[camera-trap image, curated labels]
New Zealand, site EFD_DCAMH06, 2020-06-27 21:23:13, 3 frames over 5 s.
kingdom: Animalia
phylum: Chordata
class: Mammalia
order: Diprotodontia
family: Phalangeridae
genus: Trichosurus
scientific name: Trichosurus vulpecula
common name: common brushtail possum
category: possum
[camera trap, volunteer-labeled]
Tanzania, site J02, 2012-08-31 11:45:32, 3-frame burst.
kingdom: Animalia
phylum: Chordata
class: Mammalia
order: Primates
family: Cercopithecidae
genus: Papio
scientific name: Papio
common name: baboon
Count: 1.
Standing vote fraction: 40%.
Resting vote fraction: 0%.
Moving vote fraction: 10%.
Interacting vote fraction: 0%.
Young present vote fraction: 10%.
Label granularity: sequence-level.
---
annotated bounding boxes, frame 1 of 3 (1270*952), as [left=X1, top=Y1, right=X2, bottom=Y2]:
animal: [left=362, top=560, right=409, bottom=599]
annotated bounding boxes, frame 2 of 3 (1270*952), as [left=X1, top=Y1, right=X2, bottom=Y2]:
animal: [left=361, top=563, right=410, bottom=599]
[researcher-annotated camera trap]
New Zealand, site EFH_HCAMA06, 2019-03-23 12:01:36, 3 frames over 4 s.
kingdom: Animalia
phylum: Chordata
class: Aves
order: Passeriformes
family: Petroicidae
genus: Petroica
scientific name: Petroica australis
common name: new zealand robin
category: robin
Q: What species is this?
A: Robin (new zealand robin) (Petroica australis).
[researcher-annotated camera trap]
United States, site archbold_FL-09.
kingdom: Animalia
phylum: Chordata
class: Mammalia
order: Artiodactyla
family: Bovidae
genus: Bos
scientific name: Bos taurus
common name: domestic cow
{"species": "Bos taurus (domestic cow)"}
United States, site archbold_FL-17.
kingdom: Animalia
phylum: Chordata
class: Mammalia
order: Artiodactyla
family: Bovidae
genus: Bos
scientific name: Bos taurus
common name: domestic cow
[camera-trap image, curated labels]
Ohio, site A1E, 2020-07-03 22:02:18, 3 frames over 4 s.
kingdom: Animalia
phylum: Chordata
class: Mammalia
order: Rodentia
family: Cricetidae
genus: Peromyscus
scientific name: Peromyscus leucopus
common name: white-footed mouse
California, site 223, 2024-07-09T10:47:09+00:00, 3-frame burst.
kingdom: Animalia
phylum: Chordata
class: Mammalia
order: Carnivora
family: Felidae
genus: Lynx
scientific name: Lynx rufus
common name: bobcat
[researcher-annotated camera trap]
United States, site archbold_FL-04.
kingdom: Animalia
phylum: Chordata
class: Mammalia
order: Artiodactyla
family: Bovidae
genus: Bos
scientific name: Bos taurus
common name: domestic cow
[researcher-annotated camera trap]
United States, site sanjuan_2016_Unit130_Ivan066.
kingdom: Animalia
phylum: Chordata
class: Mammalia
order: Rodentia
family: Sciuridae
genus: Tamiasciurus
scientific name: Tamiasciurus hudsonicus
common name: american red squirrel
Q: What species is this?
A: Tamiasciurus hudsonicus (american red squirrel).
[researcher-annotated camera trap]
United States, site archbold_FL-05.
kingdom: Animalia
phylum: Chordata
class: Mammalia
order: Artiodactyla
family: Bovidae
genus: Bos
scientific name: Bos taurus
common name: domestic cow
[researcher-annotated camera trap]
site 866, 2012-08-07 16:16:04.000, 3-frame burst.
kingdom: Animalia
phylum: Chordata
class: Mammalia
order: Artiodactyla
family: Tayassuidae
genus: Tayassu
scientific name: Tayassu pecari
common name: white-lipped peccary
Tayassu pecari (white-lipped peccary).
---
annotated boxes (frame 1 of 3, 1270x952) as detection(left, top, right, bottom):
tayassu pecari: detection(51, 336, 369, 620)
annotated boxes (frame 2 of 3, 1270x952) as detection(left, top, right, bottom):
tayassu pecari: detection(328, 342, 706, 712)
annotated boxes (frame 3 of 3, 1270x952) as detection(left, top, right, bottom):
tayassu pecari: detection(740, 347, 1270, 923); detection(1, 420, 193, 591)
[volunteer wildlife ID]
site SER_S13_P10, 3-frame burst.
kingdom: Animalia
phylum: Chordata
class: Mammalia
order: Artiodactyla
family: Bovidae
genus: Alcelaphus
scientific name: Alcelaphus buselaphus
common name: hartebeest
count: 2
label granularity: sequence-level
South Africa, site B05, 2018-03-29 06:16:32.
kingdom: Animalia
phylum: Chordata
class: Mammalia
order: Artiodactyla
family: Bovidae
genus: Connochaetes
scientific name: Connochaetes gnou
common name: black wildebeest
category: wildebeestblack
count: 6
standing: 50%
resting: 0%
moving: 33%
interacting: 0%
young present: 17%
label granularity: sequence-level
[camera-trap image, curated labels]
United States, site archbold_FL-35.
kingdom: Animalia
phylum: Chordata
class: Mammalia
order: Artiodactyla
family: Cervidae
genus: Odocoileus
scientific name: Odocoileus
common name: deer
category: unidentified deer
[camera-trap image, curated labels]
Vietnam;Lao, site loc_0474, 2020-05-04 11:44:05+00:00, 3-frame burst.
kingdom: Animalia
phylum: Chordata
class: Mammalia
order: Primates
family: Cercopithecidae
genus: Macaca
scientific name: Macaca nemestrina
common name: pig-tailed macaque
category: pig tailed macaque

• _Task prompt_: The answer must be a single number: how many lines in the data above contain the string "over".

• _Response to the exercise_: 3